Well, not exactly the Irish. There was a Samoan, a Tongan, a Maori and a weedy white guy with a moustache belting out the war dance at Limerick's lovely Thomond Park on Wednesday morning.
Oh, and they were members of the home team. That's Munster. An Irish rugby team. Doing the haka, not a jig.
I don't know where to start. Just when you think there couldn't possibly be an embarrassing haka to match the one performed by the petulant All Blacks inside their dressing room in Cardiff three years ago, along come Rua Tipoki and company.
It was awful, bile-inducingly awful, to see members of a second-string Irish rugby team performing the haka in front of the second-string All Blacks.
The haka is already overdone and there is no place for it to be performed by players on the books of an overseas club.

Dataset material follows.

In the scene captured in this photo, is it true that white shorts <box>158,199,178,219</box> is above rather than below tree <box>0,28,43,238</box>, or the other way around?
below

It also sets a precedent. Teams around the world are stacked with expatriate New Zealanders. Feel free to haka away, gentlemen.
----
The haka drama continues
My feelings on the haka are (1) it is overdone, (2) the All Blacks get far too precious about it, and (3) it is overdone, especially by skinny white guys, bronze medallists and Ali Williams.
The horror continues.
First we have a haka hooha in the oxymoronically-named Rugby League World Cup, with the English snubbing the Kiwis' haka by turning their backs and discussing the latest happenings on Coronation Street in a huddle.
Outrage, mutterings of disrespect . . . the reaction was predictable.
Then some Irish plonker with a column goes off at the All Blacks, says that everybody hates them and labels the haka a "leery war dance". Brave stuff when your country has never tasted victory against the All Blacks.
But all this is nothing next to some potentially disturbing news coming out of an area close to my heart.
The Last Word understands the North Otago rugby team has been regularly performing a haka on its tour of Japan.
If it's a one-off and simply for the purpose of attracting attention and promoting New Zealand in a country known to love all things Kiwi, then I will suppress my gagging reflex for a moment.
But if North Otago has developed some sort of haka it intends to perform in the future, I will despair. Pray that it isn't true. It would be the worst thing to happen to a fine rugby province since some idiot coined the nickname Turbines.